The move comes as Vineyard Wind has gotten significant pushback from fishermen in Rhode Island concerned about impacts to the squid fishing they do in those federal waters.
Chris Brown, who has fished out of Point Judith for 42 years and is president of the Seafood Harvesters of America, is concerned that the process is being run by the U.S. Bureau of Environmental Management instead of what’s best for the ocean.
“We call them the Bureau of Environmental Malfeasance. With them it’s drill baby, drill, dig baby, dig or spin baby, spin,” Brown told The Times. “They are all-powerful. It’s frightening. We have a system of checks and balances. Who the hell is their check?

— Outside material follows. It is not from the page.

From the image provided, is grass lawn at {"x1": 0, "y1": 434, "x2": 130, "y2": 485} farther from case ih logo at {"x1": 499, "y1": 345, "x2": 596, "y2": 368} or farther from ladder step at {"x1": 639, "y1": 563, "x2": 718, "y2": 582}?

Who is their balance?”
The Rhode Island fishermen are worried about the squid fishery and lobster, and say Vineyard Wind hasn’t been able to produce scientific evidence that the construction won’t jeopardize the fisheries.

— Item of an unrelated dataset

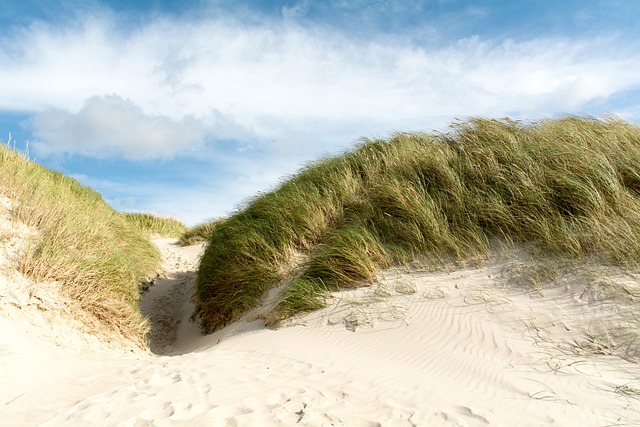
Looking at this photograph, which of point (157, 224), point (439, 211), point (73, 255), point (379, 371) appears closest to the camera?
point (379, 371)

“The other day we didn’t get a vibe they were too interested in listening,” Brown said. “They were dedicated to not changing. They insisted that they did not understand. We’re not impressed.”
Martha’s Vineyard fishermen have also raised concern, specifically about the lobster and monkfish populations in that area.
“There are a lot of concerns from our fishermen,” Shelley Edmundson, executive director of the Martha’s Vineyard Fisherman’s Preservation Trust, told The Times. “Those are productive fishing grounds, and not a lot is known about what the impacts will be, and the severity of them.”
The concerns of Vineyard fishermen are what the impact will be on the ocean floor. “They’re concerned with what’s going to happen to the lobster ecosystem when towers are installed,” she said.
Bank knows she’s diving into a bit of a hornet’s nest. “I knew I was getting into something pretty contentious,” she told The Times.
In her work at UMass Dartmouth, Bank has climbed aboard some of the same fishing vessels whose captains are raising alarms about what the project will do to fishing.
“They genuinely want to make it work and have it work together,” Bank said of Vineyard Wind. “We’re the first ones with a project of this scale. We want to do it right. We want to be a model. We have to work with the fishermen. They’re the ones who know these grounds.”
She understands the strains on fishing, from regulations to quotas, to the impacts of climate change and pollution. She’s hopeful her understanding will help her garner trust and be a credible voice.
“It’s an important industry, and oftentimes gets the short end of the stick — bearing the brunt of ecological changes that aren’t the result of fishing,” Bank said. “It’s a good role for me, even though I know it won’t be an easy one.”
Edmundson said she’s met Bank, but hasn’t talked to her at length. It is a positive that Vineyard Wind is hiring someone with a science background to collaborate with fishermen, she said. “Fishermen are still leery of someone working for the wind farm company,” Edmundson said.
“We’ll see how it all evolves. It’s a new problem to troubleshoot through, and I think there’s going to be bumps,” Edmundson said. “There’s unforeseen things that will happen.”
Vineyard Wind is looking to build an 800-megawatt wind farm 15 miles south of Martha’s Vineyard. First the company must negotiate long-term contracts with Massachusetts electric distribution companies. The company hopes to begin site construction in 2019, and start generating electricity by 2021.
The company has been asked to file a supplemental environmental impact report, as well, after Matthew Beaton, secretary of the state’s Executive Office of Energy and Environmental Affairs, found the draft report “inadequate,” according to the document requiring the supplemental report.
“This determination is based on the commonwealth’s interest in and obligation to provide a rigorous, robust, and transparent environmental review process for the largest single procurement of offshore wind by any state in the nation,” Beaton wrote.